Scotland’s landscape is shaped and continues to be transformed by extractive industries and their legacy. In making With These Hands we encountered some striking examples: an expanding honeycomb of tunnels under a hill on the Morvern peninsula in northwest Scotland; quartz sand mineworks that are largely hidden from sight but heard and felt by locals when blasting is underway; a mountain in Argyll flattened and hollowed by granite extraction at Glensanda super-quarry; and Ayrshire countryside ‘re-profiled’ according to regional authority specifications following the closure of the last open-cast coal mine in Scotland.
On a global scale, extractivism is a dominant mode of human interaction with nonhuman matter. Extractivism is defined as a practice where materials are taken from one geographical location for use in other, generally more affluent, regions, frequently using intensely mechanised and highly exploitative means. In extractivism, ‘the act of resource extraction become[s] a policy, an ideology, a logic’ (Szeman and Wenzel, 2020). Extractivism is inextricable from global wealth and power inequalities, legacies of colonialism and imperialism.
With These Hands reframes industrial and global processes of extraction and extractivism as practices carried out at the scale of a single human, taking the hand as a unit of measurement and as a conduit between human and other-than-human matter. We imagine early humans scooping water, or earth, or sand in their cupped hands, perhaps to drink, or perhaps simply for the sensation of touching and holding these materials; perhaps to transport them elsewhere for more pragmatic purposes, or store them for future use. We reflect on the evolution and escalation of humans’ interactions with ‘natural resources’. We think about the individuals who work in extractive industries today; how they feel about the materials they displace and whether they regularly touch or hold them. We wonder, ‘how much is enough?’ In With These Hands we try to evoke the personal, sensuous, aesthetic and cultural dimensions of our interactions with the nonhuman stuff that sustains our lives, dimensions perhaps lost, overlooked or excluded in industrialised extraction and extractivism.

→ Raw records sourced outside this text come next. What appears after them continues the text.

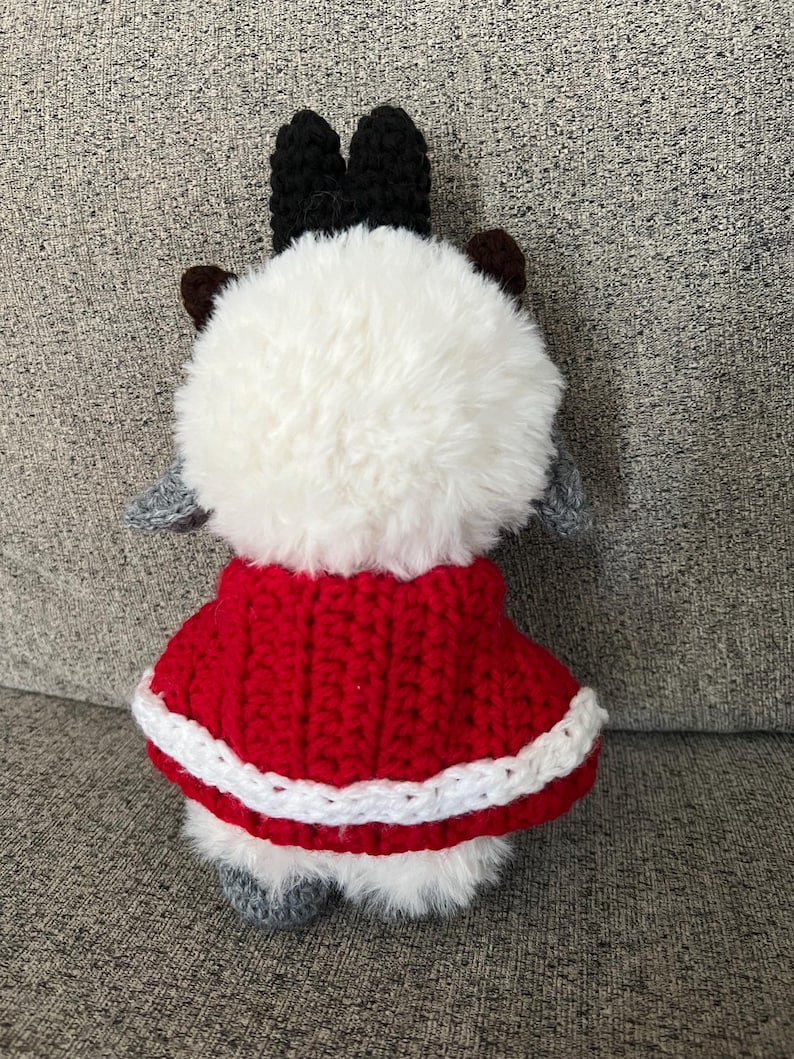 May include: A handmade plush toy with a fluffy white body, black antlers, and gray ears and feet. It wears a red crocheted cape with white trim. The toy is designed to resemble a reindeer.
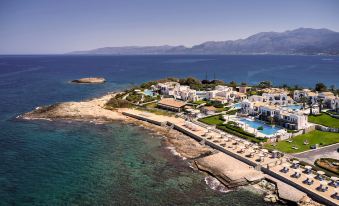 a picturesque beachfront resort with a swimming pool , umbrellas , and lush greenery , situated on a rocky coastline near the water 's edge at Aldemar Knossos Royal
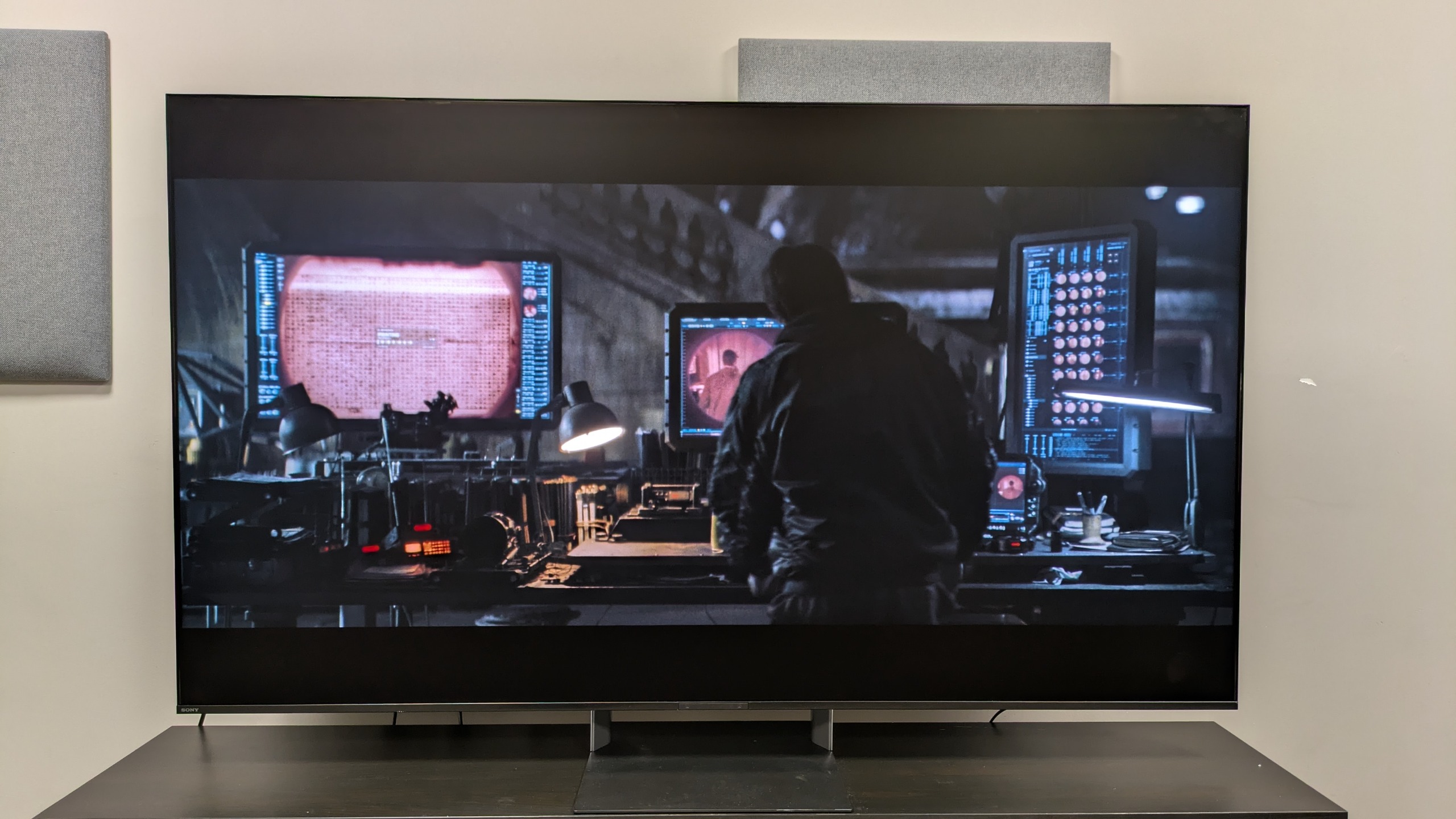 Sony Bravia 9 II with a shot of Bruce in the Batcave from The Batman on screen. The TV shows great contrast even in bright conditions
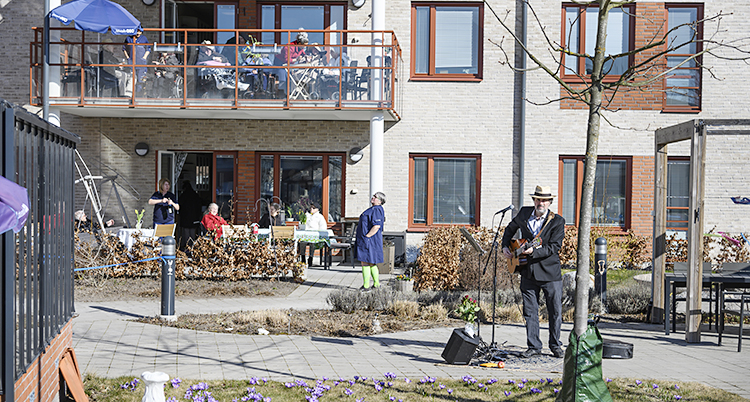 En man med gitarr och mikrofon spelar. De gamla sitter ovanför på en balkong. Solen skiner.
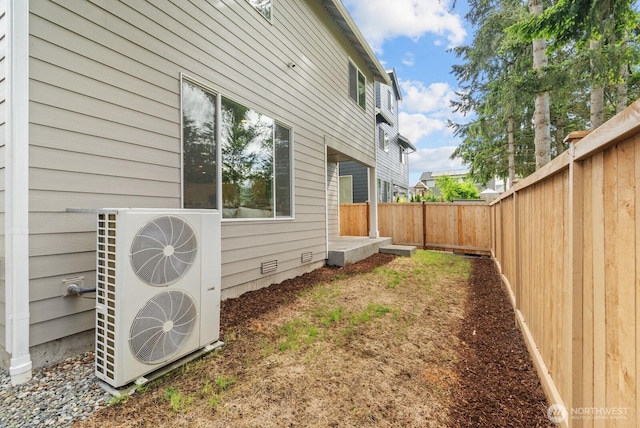 3808 181st St E, Tacoma, WA 98446 - view of side of home with a fenced backyard, ac unit, and crawl space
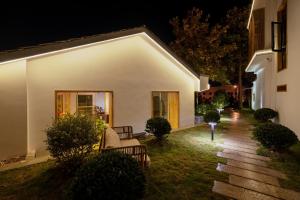 a white house with two benches in the yard at night at Su Xin Resort Inn in Zhangjiajie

With These Hands marks the start of a body of work that considers extractive processes as sculptural and aesthetic practices. This first phase focusses on four materials extracted in Scotland today or in the recent past: coal, peat, sand, and stone. The work was made with participation from organisations responsible for the extraction of these resources: Hargreaves Services Plc., Northern Peat and Moss, Lochaline Quartz Sand Ltd., and Yeoman Glensanda Aggregate Industries. At each extraction site we visited, we met an employee who allowed us to make a cast of the inside of their cupped hands and who spoke to us about their work and relationship with the material they extract. Each organisation donated a small quantity of extracted material. With These Hands is presented as work-in-process.